Would you please return the lines of the entries below starting at the line that has "Photo Flash: First" and ending at the line that has "REPLICA - Casquette - black", both included, exactly as they are?

----------------

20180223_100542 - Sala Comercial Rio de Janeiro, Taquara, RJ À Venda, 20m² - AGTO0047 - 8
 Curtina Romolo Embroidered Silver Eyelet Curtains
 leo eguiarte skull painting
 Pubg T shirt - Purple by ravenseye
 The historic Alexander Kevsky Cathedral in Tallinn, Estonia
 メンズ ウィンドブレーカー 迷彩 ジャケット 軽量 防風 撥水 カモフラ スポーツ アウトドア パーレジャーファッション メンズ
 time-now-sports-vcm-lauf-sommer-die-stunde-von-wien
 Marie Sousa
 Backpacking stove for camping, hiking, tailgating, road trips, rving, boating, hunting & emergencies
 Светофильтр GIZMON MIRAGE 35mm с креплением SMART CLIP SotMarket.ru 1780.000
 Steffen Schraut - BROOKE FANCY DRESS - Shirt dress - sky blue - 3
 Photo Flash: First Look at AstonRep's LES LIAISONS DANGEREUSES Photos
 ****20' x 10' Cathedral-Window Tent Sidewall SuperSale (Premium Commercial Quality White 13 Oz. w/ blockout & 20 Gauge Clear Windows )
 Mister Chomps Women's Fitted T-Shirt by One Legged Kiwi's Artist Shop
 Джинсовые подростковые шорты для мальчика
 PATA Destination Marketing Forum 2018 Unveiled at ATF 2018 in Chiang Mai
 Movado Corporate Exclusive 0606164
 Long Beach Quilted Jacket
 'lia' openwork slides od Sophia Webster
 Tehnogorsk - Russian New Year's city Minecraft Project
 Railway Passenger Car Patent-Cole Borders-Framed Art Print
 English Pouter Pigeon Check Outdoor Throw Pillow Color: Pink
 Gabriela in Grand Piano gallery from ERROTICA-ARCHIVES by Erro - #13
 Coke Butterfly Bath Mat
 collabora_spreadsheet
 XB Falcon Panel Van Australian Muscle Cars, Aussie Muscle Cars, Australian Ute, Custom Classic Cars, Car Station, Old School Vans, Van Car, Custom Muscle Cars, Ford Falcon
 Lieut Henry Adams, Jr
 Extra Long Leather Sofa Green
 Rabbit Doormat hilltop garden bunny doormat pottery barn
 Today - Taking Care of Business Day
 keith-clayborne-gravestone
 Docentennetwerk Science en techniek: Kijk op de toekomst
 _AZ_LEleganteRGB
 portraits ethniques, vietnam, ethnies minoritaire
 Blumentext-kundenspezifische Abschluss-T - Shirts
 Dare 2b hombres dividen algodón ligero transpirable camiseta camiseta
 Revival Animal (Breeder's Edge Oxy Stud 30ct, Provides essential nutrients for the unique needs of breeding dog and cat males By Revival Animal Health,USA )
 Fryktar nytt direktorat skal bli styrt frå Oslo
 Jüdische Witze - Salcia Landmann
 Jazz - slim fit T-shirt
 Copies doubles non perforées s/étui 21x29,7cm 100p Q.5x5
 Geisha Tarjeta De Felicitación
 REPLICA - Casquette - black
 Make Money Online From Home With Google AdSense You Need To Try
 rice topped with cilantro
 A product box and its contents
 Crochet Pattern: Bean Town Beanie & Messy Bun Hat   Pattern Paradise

----------------

**ANSWER AREA**
 Photo Flash: First Look at AstonRep's LES LIAISONS DANGEREUSES Photos
 ****20' x 10' Cathedral-Window Tent Sidewall SuperSale (Premium Commercial Quality White 13 Oz. w/ blockout & 20 Gauge Clear Windows )
 Mister Chomps Women's Fitted T-Shirt by One Legged Kiwi's Artist Shop
 Джинсовые подростковые шорты для мальчика
 PATA Destination Marketing Forum 2018 Unveiled at ATF 2018 in Chiang Mai
 Movado Corporate Exclusive 0606164
 Long Beach Quilted Jacket
 'lia' openwork slides od Sophia Webster
 Tehnogorsk - Russian New Year's city Minecraft Project
 Railway Passenger Car Patent-Cole Borders-Framed Art Print
 English Pouter Pigeon Check Outdoor Throw Pillow Color: Pink
 Gabriela in Grand Piano gallery from ERROTICA-ARCHIVES by Erro - #13
 Coke Butterfly Bath Mat
 collabora_spreadsheet
 XB Falcon Panel Van Australian Muscle Cars, Aussie Muscle Cars, Australian Ute, Custom Classic Cars, Car Station, Old School Vans, Van Car, Custom Muscle Cars, Ford Falcon
 Lieut Henry Adams, Jr
 Extra Long Leather Sofa Green
 Rabbit Doormat hilltop garden bunny doormat pottery barn
 Today - Taking Care of Business Day
 keith-clayborne-gravestone
 Docentennetwerk Science en techniek: Kijk op de toekomst
 _AZ_LEleganteRGB
 portraits ethniques, vietnam, ethnies minoritaire
 Blumentext-kundenspezifische Abschluss-T - Shirts
 Dare 2b hombres dividen algodón ligero transpirable camiseta camiseta
 Revival Animal (Breeder's Edge Oxy Stud 30ct, Provides essential nutrients for the unique needs of breeding dog and cat males By Revival Animal Health,USA )
 Fryktar nytt direktorat skal bli styrt frå Oslo
 Jüdische Witze - Salcia Landmann
 Jazz - slim fit T-shirt
 Copies doubles non perforées s/étui 21x29,7cm 100p Q.5x5
 Geisha Tarjeta De Felicitación
 REPLICA - Casquette - black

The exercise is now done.